**EXCERPTED TEXT:**
If you're like us and have a dog and live in Canterbury then you'll appreciate how hard it can be to find new places to explore that are pooch friendly. Now that we've added a baby into the mix, finding appropriate weekend adventures has been somewhat more complex. On a positive note, it's meant we've had to look for and since discovered some really great tracks that had been right under our noses the last few years. Mt Barrosa is one of those little gems. Only 90 mins from the city and an awesome leg work out despite it's relatively short distance, I was surprised how much I enjoyed this track. I would highly recommend it to those with less time on their hands but wanting some decent elevation gains (840m to be exact) for trail running, hiking or serious dog walking.
Just inland from the more well known summit of Mt Somers, Barrosa is a more achievable 1364m and the track begins right off Ashburton Gorge Road making access super easy. There is no toilet here so make sure to stop in Mt Somers village if you're less inclined to answer the call of nature in, ah, nature that is. You will also need to bring your own water as there is nowhere to fill up save for a stream at the beginning which I wouldn't rely on to be safe to drink. I went through a 2 litre bladder on a rather hot day just for reference. DOC puts the trip to the summit at 2.5 hours for 3.5km but I think most groups would be closer to the 2 hour mark if you're used to walking in the hills. This makes it possible to finish the whole trip in a morning then be back in town for Aunty Barbara's Poodle's 2nd Birthday with plenty of time to spare.
nWe packed the baby up into his carrier and set the dog off (under complete control of course) up the start of the track which climbs gently through grassy paddocks for the first 10 minutes. After crossing a small stream a large orange arrow directs you up the spur and off the 4WD track and straight into the climb. The slope is pretty relentless for the whole first hour which if you're a glass is half full kind of character then you'll be happy to get the elevation gain quickly behind you. Conversely, if you're a bit of a negative Nancy then go to your mind palace and try not to think about the quad burn, it'll be over soon. The track is clear and simple to follow if not a bit rough under foot in places. Eventually the gradient eases off and we had a short breather and a snack just passed the 1000m mark so the baby could have a roll around and eat some tussock. The track remains exposed along the ridge most of the way and the high winds made for a slightly more challenging ascent than on a calm day. It also stopped us from taking too many breaks and we finished the second half of the climb in one push.
Towards the top of the mountain, you'll start to notice some pretty looking rocks scattered around the place. Barrosa and the Mt Somers area more generally are well known sites for discovering Agates, a rather novel reminder of their volcanic history. The summit itself was a little anti-climatic with no trig to signal the highest point but instead a rock garden of sorts to take in the expansive views from. Although the track here was easy to follow, a lack of route markings could make this significant;y more challenging in poor weather. You may want to carry a GPS or wait until you get a clear day to avoid wandering down the wrong spur on the return trip.

Entries on spatial positioning

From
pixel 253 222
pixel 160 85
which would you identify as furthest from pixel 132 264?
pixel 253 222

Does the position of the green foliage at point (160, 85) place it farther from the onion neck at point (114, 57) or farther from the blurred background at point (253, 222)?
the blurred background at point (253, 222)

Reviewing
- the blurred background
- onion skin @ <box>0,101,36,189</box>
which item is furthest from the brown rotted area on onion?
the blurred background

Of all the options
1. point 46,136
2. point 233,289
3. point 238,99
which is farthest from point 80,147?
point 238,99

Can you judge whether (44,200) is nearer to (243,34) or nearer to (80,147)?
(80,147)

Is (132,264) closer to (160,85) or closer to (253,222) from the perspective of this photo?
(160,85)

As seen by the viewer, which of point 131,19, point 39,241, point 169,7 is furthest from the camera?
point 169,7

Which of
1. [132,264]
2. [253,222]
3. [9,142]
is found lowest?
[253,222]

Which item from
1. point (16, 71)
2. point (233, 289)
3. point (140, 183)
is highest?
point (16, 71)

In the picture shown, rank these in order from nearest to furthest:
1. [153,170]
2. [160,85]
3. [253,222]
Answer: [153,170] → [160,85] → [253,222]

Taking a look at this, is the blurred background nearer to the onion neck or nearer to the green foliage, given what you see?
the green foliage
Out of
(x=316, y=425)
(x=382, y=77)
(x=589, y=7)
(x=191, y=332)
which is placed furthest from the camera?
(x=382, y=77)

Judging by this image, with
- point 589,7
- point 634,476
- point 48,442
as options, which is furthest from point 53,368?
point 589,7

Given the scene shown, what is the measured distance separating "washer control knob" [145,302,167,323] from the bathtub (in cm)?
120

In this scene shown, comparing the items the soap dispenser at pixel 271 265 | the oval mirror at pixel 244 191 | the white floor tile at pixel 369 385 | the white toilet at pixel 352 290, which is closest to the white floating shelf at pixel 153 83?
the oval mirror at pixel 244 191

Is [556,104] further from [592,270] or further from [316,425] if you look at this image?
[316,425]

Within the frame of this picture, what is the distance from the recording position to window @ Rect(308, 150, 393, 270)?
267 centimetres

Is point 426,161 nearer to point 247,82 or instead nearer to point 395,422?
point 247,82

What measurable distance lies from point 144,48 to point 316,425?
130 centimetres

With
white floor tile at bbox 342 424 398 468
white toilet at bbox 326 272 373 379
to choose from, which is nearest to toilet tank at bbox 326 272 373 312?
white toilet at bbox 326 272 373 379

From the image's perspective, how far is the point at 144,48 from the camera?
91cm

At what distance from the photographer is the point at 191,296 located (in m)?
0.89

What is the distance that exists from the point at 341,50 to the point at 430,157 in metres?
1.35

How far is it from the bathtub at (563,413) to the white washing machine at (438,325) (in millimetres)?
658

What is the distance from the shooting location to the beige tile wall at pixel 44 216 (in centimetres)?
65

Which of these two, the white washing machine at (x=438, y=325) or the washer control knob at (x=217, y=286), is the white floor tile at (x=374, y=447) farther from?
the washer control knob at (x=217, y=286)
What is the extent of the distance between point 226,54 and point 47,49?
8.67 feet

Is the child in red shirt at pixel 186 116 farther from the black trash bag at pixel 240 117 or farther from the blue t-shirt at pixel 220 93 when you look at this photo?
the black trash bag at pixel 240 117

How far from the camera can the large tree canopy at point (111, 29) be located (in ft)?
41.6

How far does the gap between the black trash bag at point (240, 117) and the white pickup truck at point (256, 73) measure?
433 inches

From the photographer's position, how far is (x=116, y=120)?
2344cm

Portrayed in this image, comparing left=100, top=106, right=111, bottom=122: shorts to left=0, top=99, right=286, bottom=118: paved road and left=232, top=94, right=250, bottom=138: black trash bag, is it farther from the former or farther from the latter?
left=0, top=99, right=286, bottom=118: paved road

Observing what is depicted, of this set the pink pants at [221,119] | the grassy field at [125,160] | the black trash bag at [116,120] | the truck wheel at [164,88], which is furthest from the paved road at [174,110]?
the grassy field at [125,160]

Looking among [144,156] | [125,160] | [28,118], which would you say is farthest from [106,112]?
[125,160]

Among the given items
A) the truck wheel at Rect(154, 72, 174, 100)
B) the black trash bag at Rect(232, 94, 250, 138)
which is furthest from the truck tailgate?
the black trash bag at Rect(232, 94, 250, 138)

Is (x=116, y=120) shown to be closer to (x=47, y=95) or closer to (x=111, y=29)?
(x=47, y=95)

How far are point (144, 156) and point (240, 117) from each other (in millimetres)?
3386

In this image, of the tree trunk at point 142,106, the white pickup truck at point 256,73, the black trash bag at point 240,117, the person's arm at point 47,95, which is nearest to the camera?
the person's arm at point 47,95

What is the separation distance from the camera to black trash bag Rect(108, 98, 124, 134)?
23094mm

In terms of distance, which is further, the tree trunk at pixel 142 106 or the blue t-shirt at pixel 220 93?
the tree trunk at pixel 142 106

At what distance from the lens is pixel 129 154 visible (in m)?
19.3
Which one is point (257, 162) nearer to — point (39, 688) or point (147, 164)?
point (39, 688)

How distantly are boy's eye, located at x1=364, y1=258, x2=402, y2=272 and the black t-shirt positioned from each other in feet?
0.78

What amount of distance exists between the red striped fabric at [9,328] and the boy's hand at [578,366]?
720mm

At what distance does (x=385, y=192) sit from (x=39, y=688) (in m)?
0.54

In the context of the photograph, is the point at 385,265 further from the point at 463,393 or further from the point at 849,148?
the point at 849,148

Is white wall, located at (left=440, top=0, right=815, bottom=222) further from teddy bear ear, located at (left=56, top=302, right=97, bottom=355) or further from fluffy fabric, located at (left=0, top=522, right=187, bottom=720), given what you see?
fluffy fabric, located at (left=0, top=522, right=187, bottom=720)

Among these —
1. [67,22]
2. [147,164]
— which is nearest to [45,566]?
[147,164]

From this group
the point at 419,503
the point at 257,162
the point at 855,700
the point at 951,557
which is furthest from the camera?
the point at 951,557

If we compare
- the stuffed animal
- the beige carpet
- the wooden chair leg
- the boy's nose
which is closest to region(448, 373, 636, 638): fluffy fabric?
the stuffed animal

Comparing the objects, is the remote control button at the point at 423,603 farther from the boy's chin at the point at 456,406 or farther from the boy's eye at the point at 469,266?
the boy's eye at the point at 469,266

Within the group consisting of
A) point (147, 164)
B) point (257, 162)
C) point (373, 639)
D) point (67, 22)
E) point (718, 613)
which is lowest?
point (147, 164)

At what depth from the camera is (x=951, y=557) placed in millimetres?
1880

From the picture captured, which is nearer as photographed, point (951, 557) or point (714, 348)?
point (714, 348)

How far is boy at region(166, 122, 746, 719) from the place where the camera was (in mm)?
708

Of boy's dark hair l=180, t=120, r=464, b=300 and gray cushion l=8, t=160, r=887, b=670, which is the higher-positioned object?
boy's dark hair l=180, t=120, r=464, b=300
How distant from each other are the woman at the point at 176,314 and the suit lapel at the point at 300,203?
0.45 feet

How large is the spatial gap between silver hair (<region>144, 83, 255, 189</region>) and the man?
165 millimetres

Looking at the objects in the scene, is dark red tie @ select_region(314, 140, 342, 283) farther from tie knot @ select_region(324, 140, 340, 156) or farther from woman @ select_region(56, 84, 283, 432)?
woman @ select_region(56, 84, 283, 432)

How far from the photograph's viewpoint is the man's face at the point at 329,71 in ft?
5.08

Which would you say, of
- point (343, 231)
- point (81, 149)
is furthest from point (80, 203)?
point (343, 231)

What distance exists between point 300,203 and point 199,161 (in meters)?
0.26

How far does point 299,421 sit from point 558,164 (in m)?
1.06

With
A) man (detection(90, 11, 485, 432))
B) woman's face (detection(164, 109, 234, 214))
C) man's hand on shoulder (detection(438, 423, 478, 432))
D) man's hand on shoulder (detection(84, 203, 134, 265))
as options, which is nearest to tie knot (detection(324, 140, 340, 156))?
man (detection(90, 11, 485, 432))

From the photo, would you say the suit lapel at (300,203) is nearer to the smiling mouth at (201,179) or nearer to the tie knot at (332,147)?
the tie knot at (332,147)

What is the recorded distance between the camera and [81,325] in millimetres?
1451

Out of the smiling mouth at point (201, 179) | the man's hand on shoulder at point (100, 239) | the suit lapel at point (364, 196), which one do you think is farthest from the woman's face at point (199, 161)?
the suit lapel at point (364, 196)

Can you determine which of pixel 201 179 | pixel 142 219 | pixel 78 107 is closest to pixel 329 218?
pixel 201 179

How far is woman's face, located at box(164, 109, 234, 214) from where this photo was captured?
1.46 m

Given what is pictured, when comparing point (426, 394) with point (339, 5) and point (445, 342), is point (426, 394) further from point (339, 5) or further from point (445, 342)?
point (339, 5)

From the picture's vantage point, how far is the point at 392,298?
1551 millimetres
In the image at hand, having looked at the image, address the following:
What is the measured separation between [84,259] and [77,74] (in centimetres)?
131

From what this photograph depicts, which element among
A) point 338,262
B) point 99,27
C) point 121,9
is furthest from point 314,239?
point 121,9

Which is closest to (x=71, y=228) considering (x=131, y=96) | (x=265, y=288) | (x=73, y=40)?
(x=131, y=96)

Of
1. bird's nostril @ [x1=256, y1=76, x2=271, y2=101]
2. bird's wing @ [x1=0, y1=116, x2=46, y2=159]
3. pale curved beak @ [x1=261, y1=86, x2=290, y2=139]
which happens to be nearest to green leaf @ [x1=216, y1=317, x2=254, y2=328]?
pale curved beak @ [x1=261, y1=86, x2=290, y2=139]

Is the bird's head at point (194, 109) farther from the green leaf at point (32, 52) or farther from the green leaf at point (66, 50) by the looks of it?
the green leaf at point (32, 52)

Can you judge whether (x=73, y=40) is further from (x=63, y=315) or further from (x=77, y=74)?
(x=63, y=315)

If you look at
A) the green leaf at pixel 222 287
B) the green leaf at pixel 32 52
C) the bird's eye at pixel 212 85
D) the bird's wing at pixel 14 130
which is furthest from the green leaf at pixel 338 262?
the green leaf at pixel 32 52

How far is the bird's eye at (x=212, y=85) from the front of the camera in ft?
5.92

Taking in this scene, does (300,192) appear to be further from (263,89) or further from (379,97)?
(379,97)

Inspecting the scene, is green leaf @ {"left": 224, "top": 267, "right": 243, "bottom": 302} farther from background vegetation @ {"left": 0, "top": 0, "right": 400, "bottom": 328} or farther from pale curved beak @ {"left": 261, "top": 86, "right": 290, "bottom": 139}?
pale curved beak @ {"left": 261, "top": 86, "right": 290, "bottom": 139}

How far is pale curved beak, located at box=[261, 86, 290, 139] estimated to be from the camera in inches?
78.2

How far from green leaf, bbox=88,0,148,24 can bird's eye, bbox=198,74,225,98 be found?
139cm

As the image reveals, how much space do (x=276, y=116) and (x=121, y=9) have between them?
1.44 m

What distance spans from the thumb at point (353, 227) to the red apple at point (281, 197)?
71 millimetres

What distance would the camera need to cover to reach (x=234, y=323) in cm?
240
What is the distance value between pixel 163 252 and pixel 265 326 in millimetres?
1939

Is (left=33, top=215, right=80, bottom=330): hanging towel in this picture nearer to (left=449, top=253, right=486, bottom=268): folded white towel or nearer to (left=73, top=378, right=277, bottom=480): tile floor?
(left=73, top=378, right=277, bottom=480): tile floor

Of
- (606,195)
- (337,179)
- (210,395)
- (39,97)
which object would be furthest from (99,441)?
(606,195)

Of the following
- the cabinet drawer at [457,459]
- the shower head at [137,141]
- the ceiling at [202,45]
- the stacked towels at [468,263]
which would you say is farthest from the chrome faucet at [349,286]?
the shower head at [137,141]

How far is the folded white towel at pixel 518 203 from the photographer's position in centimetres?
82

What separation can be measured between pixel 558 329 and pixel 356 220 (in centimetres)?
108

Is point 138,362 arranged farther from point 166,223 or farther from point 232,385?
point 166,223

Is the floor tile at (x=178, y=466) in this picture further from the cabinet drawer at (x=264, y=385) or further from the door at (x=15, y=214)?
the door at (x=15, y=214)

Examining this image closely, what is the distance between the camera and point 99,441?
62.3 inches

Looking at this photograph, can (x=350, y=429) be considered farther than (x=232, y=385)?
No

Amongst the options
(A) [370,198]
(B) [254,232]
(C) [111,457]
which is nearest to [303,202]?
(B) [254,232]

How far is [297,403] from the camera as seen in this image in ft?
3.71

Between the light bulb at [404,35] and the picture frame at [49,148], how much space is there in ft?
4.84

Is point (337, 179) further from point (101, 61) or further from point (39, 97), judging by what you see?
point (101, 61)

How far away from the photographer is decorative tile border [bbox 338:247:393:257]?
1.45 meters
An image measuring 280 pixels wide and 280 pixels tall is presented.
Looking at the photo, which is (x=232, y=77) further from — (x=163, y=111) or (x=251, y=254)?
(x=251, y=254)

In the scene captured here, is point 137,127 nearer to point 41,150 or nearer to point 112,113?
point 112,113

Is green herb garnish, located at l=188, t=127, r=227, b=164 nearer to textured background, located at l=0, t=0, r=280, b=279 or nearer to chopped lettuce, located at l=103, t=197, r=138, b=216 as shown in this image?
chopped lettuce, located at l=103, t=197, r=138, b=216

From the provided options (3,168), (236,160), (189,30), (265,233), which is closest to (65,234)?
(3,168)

**STATED PROBLEM:**
Answer these questions from the text on the Mt Barrosa track:
1. What height does the text give for Mt Barrosa?
2. What directs walkers up the spur after they cross a small stream?
3. What stones are Barrosa and the Mt Somers area known for?

**ANSWER TO THE EXERCISE:**
1. 1364m
2. A large orange arrow
3. Agates